Pursuing the important theme of solutions to the African conditions, Edward Kissi, Ph.D., Assistant Professor of African History, USF, Dept. of Africana Studies, reviews a previous submission


Pius Adesanmi's piece on "wrong wiring" has much in it to commend itself to serious minds. "Wrong wiring" has its cousin in "wrong grasp of the dimensions of  Africa's crises." I come from a discipline that celebrates balanced and diverse explanation of human conditions or  decisions and actions. I tolerate, but tremble at interpretations that deviate from that. I see one solution of Africa's problem in "balanced, unideological and  unemotional analysis of the continent's problems." Yet I wonder whether it is sane and sound for us to approach our analyses from the wrong assumption that ten or twelve countries out of 54 in turmoil means the entire continent is adrift.

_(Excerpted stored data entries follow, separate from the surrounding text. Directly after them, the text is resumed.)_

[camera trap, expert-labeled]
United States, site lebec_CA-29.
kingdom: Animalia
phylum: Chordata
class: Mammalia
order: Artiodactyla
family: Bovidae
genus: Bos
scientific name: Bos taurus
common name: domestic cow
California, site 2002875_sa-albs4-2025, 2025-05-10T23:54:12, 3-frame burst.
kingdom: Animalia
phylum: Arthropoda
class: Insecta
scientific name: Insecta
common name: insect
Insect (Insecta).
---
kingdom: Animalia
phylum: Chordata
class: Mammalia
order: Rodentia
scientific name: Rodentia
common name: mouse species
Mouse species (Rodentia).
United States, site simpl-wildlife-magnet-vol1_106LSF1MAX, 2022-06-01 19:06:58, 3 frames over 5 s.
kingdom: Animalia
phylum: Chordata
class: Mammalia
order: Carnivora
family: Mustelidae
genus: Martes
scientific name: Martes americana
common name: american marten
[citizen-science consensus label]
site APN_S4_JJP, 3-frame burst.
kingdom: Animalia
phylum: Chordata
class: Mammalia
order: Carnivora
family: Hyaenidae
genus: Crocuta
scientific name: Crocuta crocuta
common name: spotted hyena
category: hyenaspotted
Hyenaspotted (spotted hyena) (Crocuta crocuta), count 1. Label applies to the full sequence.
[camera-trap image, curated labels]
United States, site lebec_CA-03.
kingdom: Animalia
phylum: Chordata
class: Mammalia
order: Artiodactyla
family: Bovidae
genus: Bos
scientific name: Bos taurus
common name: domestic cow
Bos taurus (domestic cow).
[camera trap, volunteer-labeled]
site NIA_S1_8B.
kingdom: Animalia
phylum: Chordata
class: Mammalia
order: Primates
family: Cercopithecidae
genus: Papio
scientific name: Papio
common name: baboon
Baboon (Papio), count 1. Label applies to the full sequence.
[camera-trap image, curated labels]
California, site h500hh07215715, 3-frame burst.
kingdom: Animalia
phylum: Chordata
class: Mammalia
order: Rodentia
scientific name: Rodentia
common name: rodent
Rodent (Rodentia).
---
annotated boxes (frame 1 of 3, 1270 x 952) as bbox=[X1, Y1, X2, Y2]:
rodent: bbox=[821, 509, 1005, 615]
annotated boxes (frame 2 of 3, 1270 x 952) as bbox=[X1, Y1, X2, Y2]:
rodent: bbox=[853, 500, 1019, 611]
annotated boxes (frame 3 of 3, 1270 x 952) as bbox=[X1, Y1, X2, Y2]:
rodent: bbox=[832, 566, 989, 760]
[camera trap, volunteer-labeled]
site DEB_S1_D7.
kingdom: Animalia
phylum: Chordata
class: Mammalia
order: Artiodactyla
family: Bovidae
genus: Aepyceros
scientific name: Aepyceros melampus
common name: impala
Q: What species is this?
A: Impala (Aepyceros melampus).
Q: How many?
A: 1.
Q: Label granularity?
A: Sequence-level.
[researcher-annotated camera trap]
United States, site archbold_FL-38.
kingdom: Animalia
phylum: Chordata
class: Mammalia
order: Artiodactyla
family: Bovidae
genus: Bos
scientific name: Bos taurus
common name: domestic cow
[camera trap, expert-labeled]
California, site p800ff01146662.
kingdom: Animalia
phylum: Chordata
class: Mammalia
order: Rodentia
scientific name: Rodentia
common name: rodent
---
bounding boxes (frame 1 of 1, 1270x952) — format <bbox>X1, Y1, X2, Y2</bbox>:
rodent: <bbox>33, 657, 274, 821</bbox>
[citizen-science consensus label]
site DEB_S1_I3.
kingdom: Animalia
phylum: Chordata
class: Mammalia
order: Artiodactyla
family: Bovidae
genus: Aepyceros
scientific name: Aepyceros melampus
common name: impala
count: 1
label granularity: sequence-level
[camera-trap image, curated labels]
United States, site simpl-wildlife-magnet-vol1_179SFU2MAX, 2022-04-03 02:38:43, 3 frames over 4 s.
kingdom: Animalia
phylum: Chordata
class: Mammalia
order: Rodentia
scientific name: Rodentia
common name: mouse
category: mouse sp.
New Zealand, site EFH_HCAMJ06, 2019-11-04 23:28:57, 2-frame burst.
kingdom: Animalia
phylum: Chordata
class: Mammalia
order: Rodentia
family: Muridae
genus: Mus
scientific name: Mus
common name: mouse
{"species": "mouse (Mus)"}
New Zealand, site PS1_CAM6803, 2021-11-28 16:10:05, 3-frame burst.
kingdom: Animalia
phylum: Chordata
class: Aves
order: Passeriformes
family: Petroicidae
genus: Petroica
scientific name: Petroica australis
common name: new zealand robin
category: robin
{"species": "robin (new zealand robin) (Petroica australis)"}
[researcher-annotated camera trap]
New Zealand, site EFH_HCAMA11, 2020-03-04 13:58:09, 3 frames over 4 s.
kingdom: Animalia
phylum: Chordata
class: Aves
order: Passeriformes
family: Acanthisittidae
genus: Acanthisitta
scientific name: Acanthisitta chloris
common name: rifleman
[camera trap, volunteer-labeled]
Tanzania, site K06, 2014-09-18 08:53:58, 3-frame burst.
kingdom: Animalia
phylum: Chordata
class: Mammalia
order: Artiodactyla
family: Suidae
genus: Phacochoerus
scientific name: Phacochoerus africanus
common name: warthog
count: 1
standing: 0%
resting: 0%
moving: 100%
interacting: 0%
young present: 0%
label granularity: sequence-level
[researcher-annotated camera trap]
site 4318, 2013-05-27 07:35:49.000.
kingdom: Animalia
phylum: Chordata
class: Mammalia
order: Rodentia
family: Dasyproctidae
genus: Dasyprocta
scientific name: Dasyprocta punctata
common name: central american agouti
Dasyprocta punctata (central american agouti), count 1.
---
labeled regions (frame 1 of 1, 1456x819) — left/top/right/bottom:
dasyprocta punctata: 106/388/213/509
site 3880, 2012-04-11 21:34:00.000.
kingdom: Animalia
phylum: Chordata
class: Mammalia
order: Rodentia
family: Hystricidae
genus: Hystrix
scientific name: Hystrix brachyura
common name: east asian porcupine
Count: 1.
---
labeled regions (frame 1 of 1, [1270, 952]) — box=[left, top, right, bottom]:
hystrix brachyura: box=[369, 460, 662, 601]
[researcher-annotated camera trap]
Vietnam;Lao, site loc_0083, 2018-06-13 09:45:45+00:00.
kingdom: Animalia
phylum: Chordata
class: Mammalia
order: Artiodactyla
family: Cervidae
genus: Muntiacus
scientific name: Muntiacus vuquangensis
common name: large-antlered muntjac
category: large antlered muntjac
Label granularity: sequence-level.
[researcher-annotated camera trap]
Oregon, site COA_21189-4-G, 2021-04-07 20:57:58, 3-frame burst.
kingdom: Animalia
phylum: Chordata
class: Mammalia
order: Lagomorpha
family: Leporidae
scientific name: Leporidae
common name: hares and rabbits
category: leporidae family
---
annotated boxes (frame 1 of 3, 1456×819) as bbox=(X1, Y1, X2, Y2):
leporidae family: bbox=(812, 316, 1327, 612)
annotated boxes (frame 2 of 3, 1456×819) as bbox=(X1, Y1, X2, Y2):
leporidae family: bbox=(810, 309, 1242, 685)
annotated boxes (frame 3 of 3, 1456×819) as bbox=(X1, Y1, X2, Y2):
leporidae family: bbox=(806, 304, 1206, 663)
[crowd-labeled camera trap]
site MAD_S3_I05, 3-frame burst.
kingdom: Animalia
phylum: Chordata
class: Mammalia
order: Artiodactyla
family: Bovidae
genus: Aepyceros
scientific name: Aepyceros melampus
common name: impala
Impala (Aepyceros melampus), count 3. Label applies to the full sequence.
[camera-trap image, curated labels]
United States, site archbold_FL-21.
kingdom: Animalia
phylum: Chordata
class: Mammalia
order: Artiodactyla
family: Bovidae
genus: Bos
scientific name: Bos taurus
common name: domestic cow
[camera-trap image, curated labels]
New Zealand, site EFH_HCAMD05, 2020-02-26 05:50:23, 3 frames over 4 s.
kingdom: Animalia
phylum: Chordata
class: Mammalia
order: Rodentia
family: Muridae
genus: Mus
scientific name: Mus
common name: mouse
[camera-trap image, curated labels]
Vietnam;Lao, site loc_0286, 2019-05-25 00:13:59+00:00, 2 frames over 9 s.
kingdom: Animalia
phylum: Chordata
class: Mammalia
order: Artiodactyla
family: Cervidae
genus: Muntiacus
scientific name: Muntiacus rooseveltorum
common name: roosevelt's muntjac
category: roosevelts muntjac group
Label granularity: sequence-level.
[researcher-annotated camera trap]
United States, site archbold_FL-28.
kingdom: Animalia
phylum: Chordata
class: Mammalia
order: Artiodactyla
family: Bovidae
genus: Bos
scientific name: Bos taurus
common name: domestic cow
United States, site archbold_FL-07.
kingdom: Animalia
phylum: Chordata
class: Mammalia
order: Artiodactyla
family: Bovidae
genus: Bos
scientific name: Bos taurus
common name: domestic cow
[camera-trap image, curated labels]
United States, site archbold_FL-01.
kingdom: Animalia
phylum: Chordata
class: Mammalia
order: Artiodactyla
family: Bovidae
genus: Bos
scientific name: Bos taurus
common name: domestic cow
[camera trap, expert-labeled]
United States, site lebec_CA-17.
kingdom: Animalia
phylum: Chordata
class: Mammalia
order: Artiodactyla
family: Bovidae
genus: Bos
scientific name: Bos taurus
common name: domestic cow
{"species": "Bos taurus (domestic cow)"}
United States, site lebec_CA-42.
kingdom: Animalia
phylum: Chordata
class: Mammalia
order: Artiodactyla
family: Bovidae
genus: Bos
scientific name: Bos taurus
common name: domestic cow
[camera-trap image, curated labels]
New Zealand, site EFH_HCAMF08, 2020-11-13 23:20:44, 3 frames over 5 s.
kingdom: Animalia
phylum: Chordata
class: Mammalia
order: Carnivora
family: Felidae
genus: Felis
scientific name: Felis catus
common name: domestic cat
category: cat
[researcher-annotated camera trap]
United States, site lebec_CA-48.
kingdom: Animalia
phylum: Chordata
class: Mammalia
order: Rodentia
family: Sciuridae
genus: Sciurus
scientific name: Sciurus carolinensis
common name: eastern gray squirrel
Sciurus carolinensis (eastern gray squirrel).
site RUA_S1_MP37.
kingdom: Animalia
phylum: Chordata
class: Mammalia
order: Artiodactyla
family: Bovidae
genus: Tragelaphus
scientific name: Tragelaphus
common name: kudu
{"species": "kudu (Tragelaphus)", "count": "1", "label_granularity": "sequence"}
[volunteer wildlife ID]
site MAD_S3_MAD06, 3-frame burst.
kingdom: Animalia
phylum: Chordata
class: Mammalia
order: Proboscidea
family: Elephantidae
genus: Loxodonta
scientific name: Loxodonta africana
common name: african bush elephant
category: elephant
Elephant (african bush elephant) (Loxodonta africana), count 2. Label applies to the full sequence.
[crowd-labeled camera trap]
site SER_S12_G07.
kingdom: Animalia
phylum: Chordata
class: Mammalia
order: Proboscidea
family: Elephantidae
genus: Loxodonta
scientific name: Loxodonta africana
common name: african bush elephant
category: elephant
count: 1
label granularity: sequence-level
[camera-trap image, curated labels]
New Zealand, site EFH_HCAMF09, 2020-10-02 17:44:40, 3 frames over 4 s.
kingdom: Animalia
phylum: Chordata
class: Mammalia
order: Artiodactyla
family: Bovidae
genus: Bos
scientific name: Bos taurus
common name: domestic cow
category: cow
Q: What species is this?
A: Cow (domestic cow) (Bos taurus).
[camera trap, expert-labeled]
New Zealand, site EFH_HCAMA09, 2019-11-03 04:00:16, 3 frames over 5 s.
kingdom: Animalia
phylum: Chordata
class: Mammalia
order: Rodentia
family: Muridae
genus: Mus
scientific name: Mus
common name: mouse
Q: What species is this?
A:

This is a continent that equals a combination of the United States, India, China and the continent of Australia and we should be careful not to treat it like one homogenized space.  
 
 
 We can all be disgusted by the greed and graft of some African leaders just as Americans are about those who swindle them at Enron. But greed and graft at Enron do not lead reflective and balanced analysts in America to the conclusion that the entire North American continent is rife with corruption. For some Africans, greed and graft in Ghana or Nigeria are misinterpreted as signifiers of a continent in crisis. So how we study and explain Africa to ourselves and to other is, itself, in need of a solution. If we understand what is right and wrong with us, individually and then collectively, then we can see where the solution lies.
 
We should be careful not to dismiss the Nigerians in Pius Adesanmi's example 1 who sought "cash" and tangible help from the House Member instead of  what appeared preferable from Pius' standpoint. Once we see human desires and aspirations as diverse, then we would understand that what Americans discuss with their  representatives in Congress would be different from Nigerians in that district would need. We need to understand their aspirations and the forces shaping them. They may be less interested in the fineries of American-style discussion politics. Indeed, they may not be so interested in requesting the amendment of the Nigerian constitution to protect gay rights at this moment in time. The want cash and why? They have seen the fees of their children rise in schools. They have seen the Nigerian currency depreciate in its value to "world currencies." And who determines which currency is worth how much: Nigerians, Ghanaians or who? Once we recognize that their needs are shaped by their desire to survive in a Nigeria that is part of a world that is changing around them, then those who understand why those changes have occurred and why Nigerians may not able to influence that change to their benefit. It is those who understand the interplay of those forces who would be able to help them.
 
 
The attitude that the poor and destitute (eg. Africans) are responsible for their own plight and that nothing best explains their condition than their own stupidity and corruption is indeed a wrong wiring of the intellect. It helps advance a few careers, but intellectuals who are wrongly wired and have a wrong grasp of issues are themselves perpetuators of miserable conditions. Because, they dismiss the causes and partially explain them and cause improper solutions to be offered that compound rather than mitigate the problem.
 
Solution 1: It is no longer a luxury to permit unbalanced, emotional and unpersuasive analysis that caricatures Africa rather than challenges and informs us to be celebrated as good scholarship and for their peddlers to be mischaracterized as gadflies of conscience. In Holocaust and genocide studies, interpretations  that deliberately dismisses core historical factors are labeled as "denial literature" and treated with the contempt they deserve. So as we think about Africa, let us not allow some of us to put fanciful and unbalanced explanations in the marketplace of ideas, because ideas matter. At the very least those who constructed the Tutsi as Hamites in 1895 gave the Tutsi a fictitious notion of themselves. That notion shaped Tutsi power and institution and relations with the Hutu. It alienated the Hutu and those ideas caused genocide in 1994. If you think history does not matter, remember Cicero: "Not to know what happened before you were born is to forever remain a child."